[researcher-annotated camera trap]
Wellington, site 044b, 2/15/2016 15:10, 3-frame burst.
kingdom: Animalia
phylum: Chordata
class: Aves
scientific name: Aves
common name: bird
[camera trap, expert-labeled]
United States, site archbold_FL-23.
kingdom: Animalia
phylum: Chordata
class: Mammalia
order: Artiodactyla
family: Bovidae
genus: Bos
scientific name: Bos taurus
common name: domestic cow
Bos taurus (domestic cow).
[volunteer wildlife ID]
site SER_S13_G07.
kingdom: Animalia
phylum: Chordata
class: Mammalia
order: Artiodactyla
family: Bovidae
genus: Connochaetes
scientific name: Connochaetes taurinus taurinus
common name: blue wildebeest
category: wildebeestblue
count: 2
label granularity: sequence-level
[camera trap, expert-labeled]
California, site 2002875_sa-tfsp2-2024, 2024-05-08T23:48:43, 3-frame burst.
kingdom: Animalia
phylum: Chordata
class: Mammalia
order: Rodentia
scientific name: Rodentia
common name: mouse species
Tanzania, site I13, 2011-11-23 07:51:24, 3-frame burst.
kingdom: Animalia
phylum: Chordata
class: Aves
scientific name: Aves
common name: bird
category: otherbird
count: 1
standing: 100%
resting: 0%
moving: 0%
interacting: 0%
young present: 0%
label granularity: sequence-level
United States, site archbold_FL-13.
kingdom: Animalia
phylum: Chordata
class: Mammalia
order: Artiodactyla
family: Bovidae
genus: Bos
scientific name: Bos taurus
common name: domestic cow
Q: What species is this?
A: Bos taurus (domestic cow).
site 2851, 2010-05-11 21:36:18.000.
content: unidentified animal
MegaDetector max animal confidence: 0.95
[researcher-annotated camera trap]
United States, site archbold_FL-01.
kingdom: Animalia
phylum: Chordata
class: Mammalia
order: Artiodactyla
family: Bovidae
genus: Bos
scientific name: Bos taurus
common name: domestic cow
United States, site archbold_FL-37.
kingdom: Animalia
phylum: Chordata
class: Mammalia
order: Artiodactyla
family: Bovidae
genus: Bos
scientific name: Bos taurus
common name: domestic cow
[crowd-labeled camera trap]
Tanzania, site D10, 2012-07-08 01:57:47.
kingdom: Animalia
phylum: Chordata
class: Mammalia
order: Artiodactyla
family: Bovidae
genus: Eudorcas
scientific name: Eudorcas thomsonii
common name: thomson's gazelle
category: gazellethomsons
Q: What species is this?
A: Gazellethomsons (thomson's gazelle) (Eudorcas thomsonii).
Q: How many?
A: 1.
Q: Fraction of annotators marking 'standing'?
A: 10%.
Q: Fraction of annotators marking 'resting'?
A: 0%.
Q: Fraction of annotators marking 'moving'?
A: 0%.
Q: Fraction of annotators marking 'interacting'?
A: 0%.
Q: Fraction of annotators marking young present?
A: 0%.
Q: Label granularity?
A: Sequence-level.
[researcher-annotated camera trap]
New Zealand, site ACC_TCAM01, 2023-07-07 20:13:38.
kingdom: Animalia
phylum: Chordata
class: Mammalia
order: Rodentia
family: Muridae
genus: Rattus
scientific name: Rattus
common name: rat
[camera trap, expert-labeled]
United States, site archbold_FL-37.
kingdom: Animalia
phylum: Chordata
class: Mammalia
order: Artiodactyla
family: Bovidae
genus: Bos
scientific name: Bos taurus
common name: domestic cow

***

INSTRUCTIONS FOR THE TASK :: From the opening line of the data above through the line that contains "site 2851, 2010-05-11 21:36:18.000.", please print each line as it stands and only those lines.

PROBLEM SOLUTION ::
[researcher-annotated camera trap]
Wellington, site 044b, 2/15/2016 15:10, 3-frame burst.
kingdom: Animalia
phylum: Chordata
class: Aves
scientific name: Aves
common name: bird
[camera trap, expert-labeled]
United States, site archbold_FL-23.
kingdom: Animalia
phylum: Chordata
class: Mammalia
order: Artiodactyla
family: Bovidae
genus: Bos
scientific name: Bos taurus
common name: domestic cow
Bos taurus (domestic cow).
[volunteer wildlife ID]
site SER_S13_G07.
kingdom: Animalia
phylum: Chordata
class: Mammalia
order: Artiodactyla
family: Bovidae
genus: Connochaetes
scientific name: Connochaetes taurinus taurinus
common name: blue wildebeest
category: wildebeestblue
count: 2
label granularity: sequence-level
[camera trap, expert-labeled]
California, site 2002875_sa-tfsp2-2024, 2024-05-08T23:48:43, 3-frame burst.
kingdom: Animalia
phylum: Chordata
class: Mammalia
order: Rodentia
scientific name: Rodentia
common name: mouse species
Tanzania, site I13, 2011-11-23 07:51:24, 3-frame burst.
kingdom: Animalia
phylum: Chordata
class: Aves
scientific name: Aves
common name: bird
category: otherbird
count: 1
standing: 100%
resting: 0%
moving: 0%
interacting: 0%
young present: 0%
label granularity: sequence-level
United States, site archbold_FL-13.
kingdom: Animalia
phylum: Chordata
class: Mammalia
order: Artiodactyla
family: Bovidae
genus: Bos
scientific name: Bos taurus
common name: domestic cow
Q: What species is this?
A: Bos taurus (domestic cow).
site 2851, 2010-05-11 21:36:18.000.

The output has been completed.